___ Data in this exercise

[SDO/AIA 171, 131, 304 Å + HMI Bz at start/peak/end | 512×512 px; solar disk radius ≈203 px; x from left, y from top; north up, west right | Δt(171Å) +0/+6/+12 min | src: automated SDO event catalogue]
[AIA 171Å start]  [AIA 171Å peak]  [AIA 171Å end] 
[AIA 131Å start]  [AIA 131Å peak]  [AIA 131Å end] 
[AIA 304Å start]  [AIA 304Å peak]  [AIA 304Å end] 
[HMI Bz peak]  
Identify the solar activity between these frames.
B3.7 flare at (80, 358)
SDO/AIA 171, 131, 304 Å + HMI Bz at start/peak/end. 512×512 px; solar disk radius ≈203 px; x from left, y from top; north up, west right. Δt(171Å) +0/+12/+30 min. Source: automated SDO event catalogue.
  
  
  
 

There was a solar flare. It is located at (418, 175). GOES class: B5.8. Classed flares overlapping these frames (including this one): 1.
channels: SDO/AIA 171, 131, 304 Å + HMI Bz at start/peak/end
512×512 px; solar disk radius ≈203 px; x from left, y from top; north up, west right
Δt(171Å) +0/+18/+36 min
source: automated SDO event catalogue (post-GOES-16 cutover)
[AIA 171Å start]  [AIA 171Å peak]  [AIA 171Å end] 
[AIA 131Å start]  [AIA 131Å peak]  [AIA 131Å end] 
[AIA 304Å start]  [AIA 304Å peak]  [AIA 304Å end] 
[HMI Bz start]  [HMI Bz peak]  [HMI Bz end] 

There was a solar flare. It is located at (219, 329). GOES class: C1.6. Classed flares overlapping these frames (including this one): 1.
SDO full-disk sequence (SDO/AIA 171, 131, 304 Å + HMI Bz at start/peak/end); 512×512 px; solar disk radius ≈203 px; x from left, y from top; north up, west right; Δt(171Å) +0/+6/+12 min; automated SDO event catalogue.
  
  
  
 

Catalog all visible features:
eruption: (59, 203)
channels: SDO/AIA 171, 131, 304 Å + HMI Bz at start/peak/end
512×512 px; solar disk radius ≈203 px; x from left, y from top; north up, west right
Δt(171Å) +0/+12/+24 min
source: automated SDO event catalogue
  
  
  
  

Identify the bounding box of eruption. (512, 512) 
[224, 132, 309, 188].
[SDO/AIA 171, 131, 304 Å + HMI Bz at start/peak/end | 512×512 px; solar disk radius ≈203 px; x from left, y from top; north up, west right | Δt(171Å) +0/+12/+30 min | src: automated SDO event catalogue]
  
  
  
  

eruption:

______

### What to work on
Copy out everything from the start of the items down to the line containing "There was a solar flare. It is located at (219, 329).", including that line, with no changes.

### Solution to the exercise
[SDO/AIA 171, 131, 304 Å + HMI Bz at start/peak/end | 512×512 px; solar disk radius ≈203 px; x from left, y from top; north up, west right | Δt(171Å) +0/+6/+12 min | src: automated SDO event catalogue]
[AIA 171Å start]  [AIA 171Å peak]  [AIA 171Å end] 
[AIA 131Å start]  [AIA 131Å peak]  [AIA 131Å end] 
[AIA 304Å start]  [AIA 304Å peak]  [AIA 304Å end] 
[HMI Bz peak]  
Identify the solar activity between these frames.
B3.7 flare at (80, 358)
SDO/AIA 171, 131, 304 Å + HMI Bz at start/peak/end. 512×512 px; solar disk radius ≈203 px; x from left, y from top; north up, west right. Δt(171Å) +0/+12/+30 min. Source: automated SDO event catalogue.
  
  
  
 

There was a solar flare. It is located at (418, 175). GOES class: B5.8. Classed flares overlapping these frames (including this one): 1.
channels: SDO/AIA 171, 131, 304 Å + HMI Bz at start/peak/end
512×512 px; solar disk radius ≈203 px; x from left, y from top; north up, west right
Δt(171Å) +0/+18/+36 min
source: automated SDO event catalogue (post-GOES-16 cutover)
[AIA 171Å start]  [AIA 171Å peak]  [AIA 171Å end] 
[AIA 131Å start]  [AIA 131Å peak]  [AIA 131Å end] 
[AIA 304Å start]  [AIA 304Å peak]  [AIA 304Å end] 
[HMI Bz start]  [HMI Bz peak]  [HMI Bz end] 

There was a solar flare. It is located at (219, 329). GOES class: C1.6. Classed flares overlapping these frames (including this one): 1.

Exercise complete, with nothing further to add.